When a forest burns, the aftermath is a post-apocalyptic landscape of smoldering black trunks. The forest’s managers, whether they work for the U.S. Forest Service or for private companies, sometimes send in heavy machinery to harvest the dead trees in a process called salvage logging, to turn them into boards or other products. The idea is that since the trees are already toast, the responsible thing is to get a little more value out of them before they start to rot, as well as to remove fuel for a future fire from the area.
But salvage logging can be controversial. It churns up the fire-damaged soil. It may introduce seeds from invasive species, carried by the machinery. And dead trees, known as snags, are habitats for woodpeckers and other wildlife. Does removing them hamper the long-term recovery of the forest? More than 10 years ago, researchers from of the Forest Service’s Pacific Southwest Research Station decided to take advantage of a fire in the national forest near Mount Lassen, in Northern California, to study this question, and recently published their surprising results: At least on plant life, salvage logging did not have as much of an effect as one might expect.
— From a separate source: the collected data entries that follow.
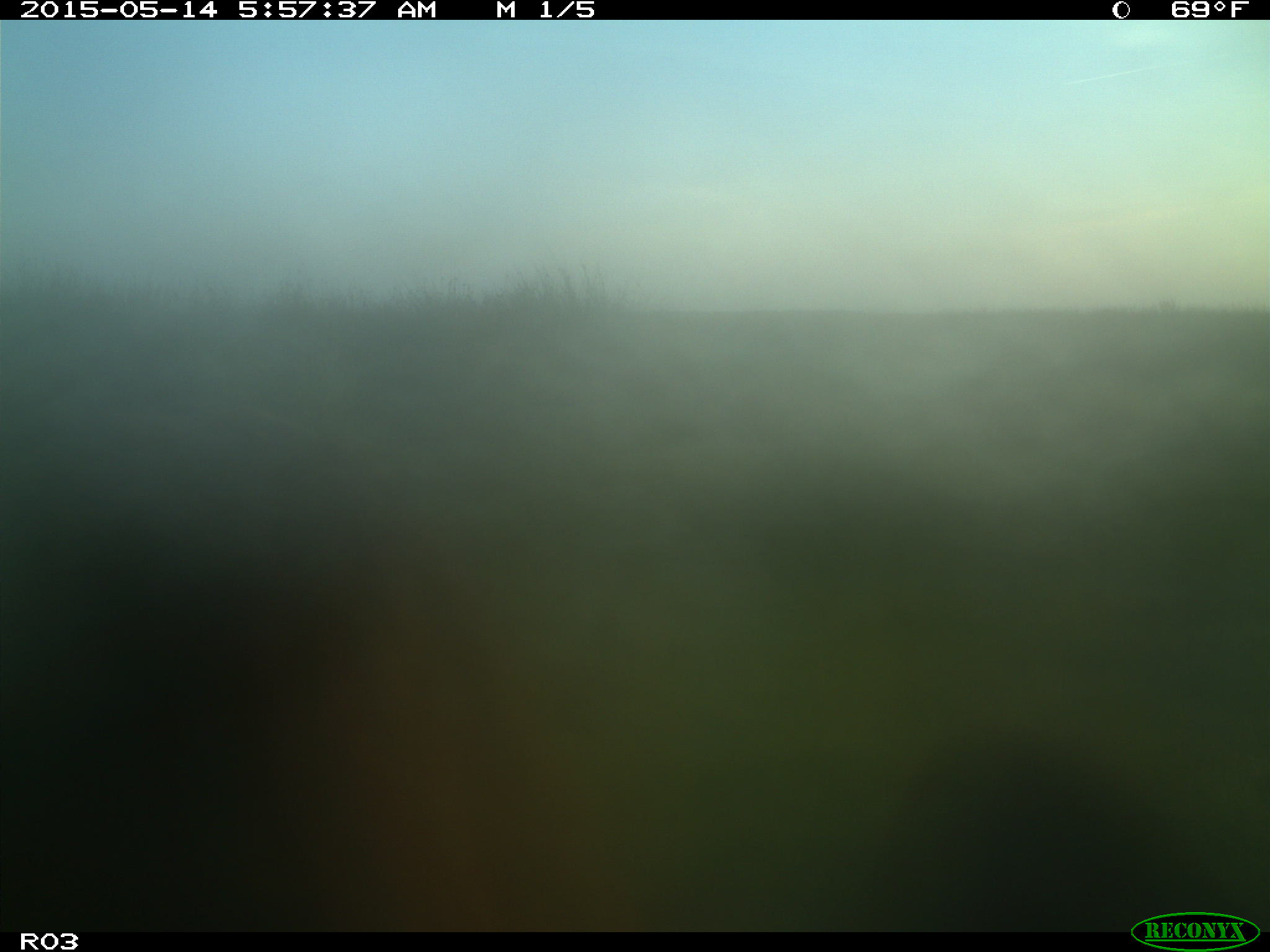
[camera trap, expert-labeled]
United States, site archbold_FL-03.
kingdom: Animalia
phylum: Chordata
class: Mammalia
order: Artiodactyla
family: Bovidae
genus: Bos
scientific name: Bos taurus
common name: domestic cow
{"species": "Bos taurus (domestic cow)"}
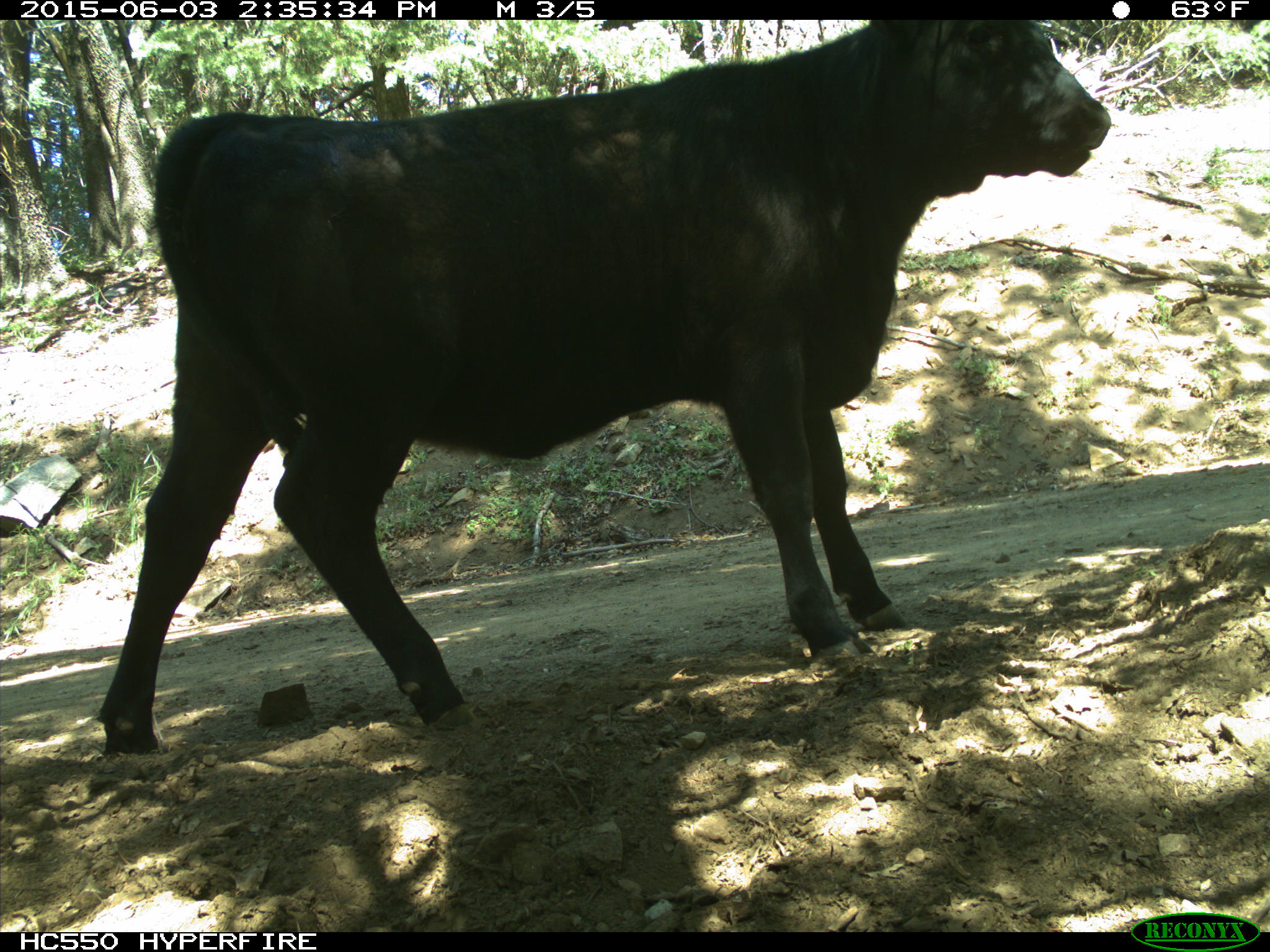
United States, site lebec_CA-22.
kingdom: Animalia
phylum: Chordata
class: Mammalia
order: Artiodactyla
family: Bovidae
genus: Bos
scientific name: Bos taurus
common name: domestic cow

At the beginning of the study, the researchers laid out 15 plots in the area burned by the Cone Fire, an accidental blaze that swept through the park’s dry pines in 2002. They directed salvage logging efforts of varying intensity in some plots and left others untouched. Then, every two years, they returned to the plots to count the number of plants and plant species that had sprouted, keeping track of which were natives, which were invasive, and whether they were weedy plants or shrubs, among other factors. Interestingly, the weedy plants that grew over the years were the same whether the plot had been logged or left to its own devices. The disturbance of the machinery did not appear to affect what grew, and didn’t seem to tip the scales to favor invasive species. Even cheatgrass, an invasive legendary in the West for its aggressive spread and alarming flammability, showed up in similar amounts regardless of the plots’ treatment.